— STATED EXERCISE —
Pictures stay out of your copy, but everything else in the records below must be repeated exactly.

....................

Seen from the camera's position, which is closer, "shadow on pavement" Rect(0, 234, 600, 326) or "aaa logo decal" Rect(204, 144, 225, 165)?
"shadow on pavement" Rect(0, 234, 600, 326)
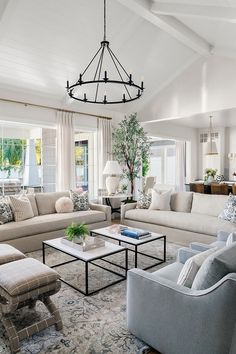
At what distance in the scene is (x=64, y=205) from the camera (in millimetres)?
5094

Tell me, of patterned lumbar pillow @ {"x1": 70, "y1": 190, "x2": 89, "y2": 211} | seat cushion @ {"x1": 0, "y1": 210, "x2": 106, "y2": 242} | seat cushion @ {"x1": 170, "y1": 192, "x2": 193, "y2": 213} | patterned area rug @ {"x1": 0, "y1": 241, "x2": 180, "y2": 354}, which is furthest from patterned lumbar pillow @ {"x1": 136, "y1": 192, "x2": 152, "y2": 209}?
patterned area rug @ {"x1": 0, "y1": 241, "x2": 180, "y2": 354}

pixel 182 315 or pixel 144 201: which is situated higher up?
pixel 144 201

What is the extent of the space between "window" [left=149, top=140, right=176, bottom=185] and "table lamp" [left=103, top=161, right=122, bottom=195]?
446 centimetres

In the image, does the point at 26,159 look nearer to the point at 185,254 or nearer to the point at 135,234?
the point at 135,234

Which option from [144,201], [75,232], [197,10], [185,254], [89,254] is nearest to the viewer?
[185,254]

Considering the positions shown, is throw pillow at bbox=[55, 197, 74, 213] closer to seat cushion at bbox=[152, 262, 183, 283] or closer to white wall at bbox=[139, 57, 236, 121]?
seat cushion at bbox=[152, 262, 183, 283]

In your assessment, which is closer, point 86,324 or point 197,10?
point 86,324

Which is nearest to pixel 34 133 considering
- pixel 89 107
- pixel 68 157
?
pixel 68 157

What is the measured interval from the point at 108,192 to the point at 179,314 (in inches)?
186

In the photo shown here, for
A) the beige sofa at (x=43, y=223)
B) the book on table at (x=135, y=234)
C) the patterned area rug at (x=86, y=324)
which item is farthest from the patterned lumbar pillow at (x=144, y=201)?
the patterned area rug at (x=86, y=324)

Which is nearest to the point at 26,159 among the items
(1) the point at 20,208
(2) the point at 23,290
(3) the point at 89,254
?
(1) the point at 20,208

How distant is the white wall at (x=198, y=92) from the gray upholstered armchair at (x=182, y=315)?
4933mm

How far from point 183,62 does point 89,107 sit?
8.06 ft

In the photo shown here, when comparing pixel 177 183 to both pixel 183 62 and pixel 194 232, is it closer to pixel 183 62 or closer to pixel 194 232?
pixel 183 62
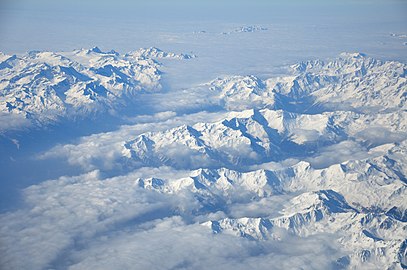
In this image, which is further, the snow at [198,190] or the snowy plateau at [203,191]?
the snow at [198,190]

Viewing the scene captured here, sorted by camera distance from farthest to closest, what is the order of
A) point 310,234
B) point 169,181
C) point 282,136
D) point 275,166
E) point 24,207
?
1. point 282,136
2. point 275,166
3. point 169,181
4. point 24,207
5. point 310,234

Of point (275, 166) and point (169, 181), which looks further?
point (275, 166)

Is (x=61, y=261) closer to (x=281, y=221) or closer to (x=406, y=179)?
(x=281, y=221)

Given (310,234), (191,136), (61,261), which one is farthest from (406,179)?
(61,261)

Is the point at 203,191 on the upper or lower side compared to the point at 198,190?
lower

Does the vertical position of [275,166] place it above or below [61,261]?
below

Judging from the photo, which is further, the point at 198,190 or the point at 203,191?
the point at 203,191

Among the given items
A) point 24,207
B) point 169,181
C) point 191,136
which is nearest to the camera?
point 24,207

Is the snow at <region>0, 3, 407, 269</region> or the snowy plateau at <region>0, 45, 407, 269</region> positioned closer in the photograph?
the snowy plateau at <region>0, 45, 407, 269</region>
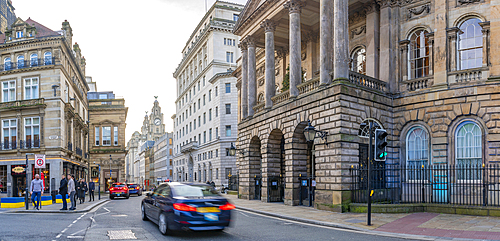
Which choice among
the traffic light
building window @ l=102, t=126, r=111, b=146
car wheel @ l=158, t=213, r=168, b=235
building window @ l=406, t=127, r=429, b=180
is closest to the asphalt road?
car wheel @ l=158, t=213, r=168, b=235

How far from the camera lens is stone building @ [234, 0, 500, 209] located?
1891cm

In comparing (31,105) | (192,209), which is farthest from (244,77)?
(192,209)

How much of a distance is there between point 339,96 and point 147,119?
7380 inches

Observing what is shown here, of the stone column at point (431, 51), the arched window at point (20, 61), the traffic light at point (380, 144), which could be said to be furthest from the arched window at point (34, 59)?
the traffic light at point (380, 144)

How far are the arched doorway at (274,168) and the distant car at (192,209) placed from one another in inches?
570

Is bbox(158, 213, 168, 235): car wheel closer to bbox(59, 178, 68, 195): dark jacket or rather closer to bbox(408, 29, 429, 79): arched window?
bbox(59, 178, 68, 195): dark jacket

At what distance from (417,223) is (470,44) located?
1017 cm

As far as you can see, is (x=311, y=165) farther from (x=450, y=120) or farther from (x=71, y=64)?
(x=71, y=64)

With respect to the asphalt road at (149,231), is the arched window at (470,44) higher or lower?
higher

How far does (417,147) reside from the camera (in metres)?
21.0

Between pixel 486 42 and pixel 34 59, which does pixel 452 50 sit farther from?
pixel 34 59

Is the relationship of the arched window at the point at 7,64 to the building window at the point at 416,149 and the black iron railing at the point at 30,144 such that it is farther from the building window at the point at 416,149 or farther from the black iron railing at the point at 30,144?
the building window at the point at 416,149

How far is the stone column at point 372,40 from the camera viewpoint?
22672 millimetres

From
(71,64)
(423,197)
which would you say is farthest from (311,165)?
(71,64)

....................

— TASK RESULT —
Seen from the camera's position, which is closer, "shadow on pavement" Rect(0, 234, 600, 326) or "aaa logo decal" Rect(204, 144, 225, 165)?
"shadow on pavement" Rect(0, 234, 600, 326)
At what distance in the scene is (x=64, y=205) from the camera (in millimetres)?
5094

Tell me, of patterned lumbar pillow @ {"x1": 70, "y1": 190, "x2": 89, "y2": 211} | seat cushion @ {"x1": 0, "y1": 210, "x2": 106, "y2": 242} | seat cushion @ {"x1": 170, "y1": 192, "x2": 193, "y2": 213} | patterned area rug @ {"x1": 0, "y1": 241, "x2": 180, "y2": 354}, which is furthest from patterned lumbar pillow @ {"x1": 136, "y1": 192, "x2": 152, "y2": 209}?
patterned area rug @ {"x1": 0, "y1": 241, "x2": 180, "y2": 354}

pixel 182 315 or pixel 144 201: which is situated higher up?
pixel 144 201

What is the extent of the space between "window" [left=149, top=140, right=176, bottom=185] and "table lamp" [left=103, top=161, right=122, bottom=195]?
446 centimetres

In the image, does the point at 26,159 look nearer to the point at 185,254 or nearer to the point at 135,234?
the point at 135,234

Which option from [144,201], [75,232], [197,10], [185,254], [89,254] is nearest to the viewer?
[185,254]

Considering the positions shown, is throw pillow at bbox=[55, 197, 74, 213] closer to seat cushion at bbox=[152, 262, 183, 283] or closer to white wall at bbox=[139, 57, 236, 121]?
seat cushion at bbox=[152, 262, 183, 283]

In your assessment, which is closer, point 86,324 or point 197,10?
point 86,324

Which is nearest to pixel 34 133 considering
- pixel 89 107
- pixel 68 157
?
pixel 68 157

What is the measured interval from the point at 108,192 to the point at 179,314 (in inches)?
186

In the photo shown here, for
A) the beige sofa at (x=43, y=223)
B) the book on table at (x=135, y=234)
C) the patterned area rug at (x=86, y=324)
which item is farthest from the patterned lumbar pillow at (x=144, y=201)?
the patterned area rug at (x=86, y=324)

Which is nearest to the point at 26,159 among the items
(1) the point at 20,208
(2) the point at 23,290
(3) the point at 89,254
?
(1) the point at 20,208

How distant is the white wall at (x=198, y=92) from the gray upholstered armchair at (x=182, y=315)?
4933mm

How far from point 183,62 does point 89,107 sit?
8.06 ft

In the photo shown here, when comparing pixel 177 183 to both pixel 183 62 and pixel 194 232, is it closer to pixel 183 62 or closer to pixel 194 232?
pixel 183 62
In this image, which is further, the snow at [198,190] or the snowy plateau at [203,191]?
the snow at [198,190]

Viewing the scene captured here, sorted by camera distance from farthest to closest, what is the order of
A) point 310,234
B) point 169,181
C) point 282,136
D) point 275,166
E) point 24,207
?
1. point 282,136
2. point 275,166
3. point 169,181
4. point 24,207
5. point 310,234

Of point (275, 166) and point (169, 181), which looks further?
point (275, 166)

Is (x=61, y=261) closer to (x=281, y=221) or closer to (x=406, y=179)?
(x=281, y=221)

Given (310,234), (191,136), (61,261), which one is farthest from (406,179)?
(61,261)

Is the point at 203,191 on the upper or lower side compared to the point at 198,190?
lower

Does the vertical position of [275,166] place it above or below [61,261]?
below

Judging from the photo, which is further, the point at 198,190 or the point at 203,191?
the point at 203,191

Among the given items
A) point 24,207
B) point 169,181
C) point 191,136
which is nearest to the camera?
point 24,207

Is the snow at <region>0, 3, 407, 269</region> or the snowy plateau at <region>0, 45, 407, 269</region> positioned closer in the photograph?
the snowy plateau at <region>0, 45, 407, 269</region>
Which choice among
the traffic light
building window @ l=102, t=126, r=111, b=146
car wheel @ l=158, t=213, r=168, b=235
building window @ l=406, t=127, r=429, b=180
is closest to the asphalt road?
car wheel @ l=158, t=213, r=168, b=235

How far from the camera lens is stone building @ [234, 0, 500, 209] located?
1891cm

In comparing (31,105) | (192,209), which is farthest from (244,77)?
(192,209)

How much of a distance is there between point 339,96 and point 147,119?
7380 inches

Observing what is shown here, of the stone column at point (431, 51), the arched window at point (20, 61), the traffic light at point (380, 144), which could be said to be furthest from the arched window at point (34, 59)?
the traffic light at point (380, 144)

How far are the arched doorway at (274,168) and the distant car at (192,209) placed from one another in inches?
570

Is bbox(158, 213, 168, 235): car wheel closer to bbox(59, 178, 68, 195): dark jacket or rather closer to bbox(408, 29, 429, 79): arched window?
bbox(59, 178, 68, 195): dark jacket

At what distance from (417,223) is (470,44) located?
1017 cm

As far as you can see, is (x=311, y=165) farther from (x=450, y=120) or farther from (x=71, y=64)?
(x=71, y=64)

With respect to the asphalt road at (149,231), is the arched window at (470,44) higher or lower?
higher

How far does (417,147) reside from the camera (in metres)?
21.0

Between pixel 486 42 and pixel 34 59, which does pixel 452 50 sit farther from?
pixel 34 59

Is the relationship of the arched window at the point at 7,64 to the building window at the point at 416,149 and the black iron railing at the point at 30,144 such that it is farther from the building window at the point at 416,149 or farther from the black iron railing at the point at 30,144?
the building window at the point at 416,149

How far is the stone column at point 372,40 from the camera viewpoint?
22672 millimetres

From
(71,64)
(423,197)
which would you say is farthest from (311,165)?
(71,64)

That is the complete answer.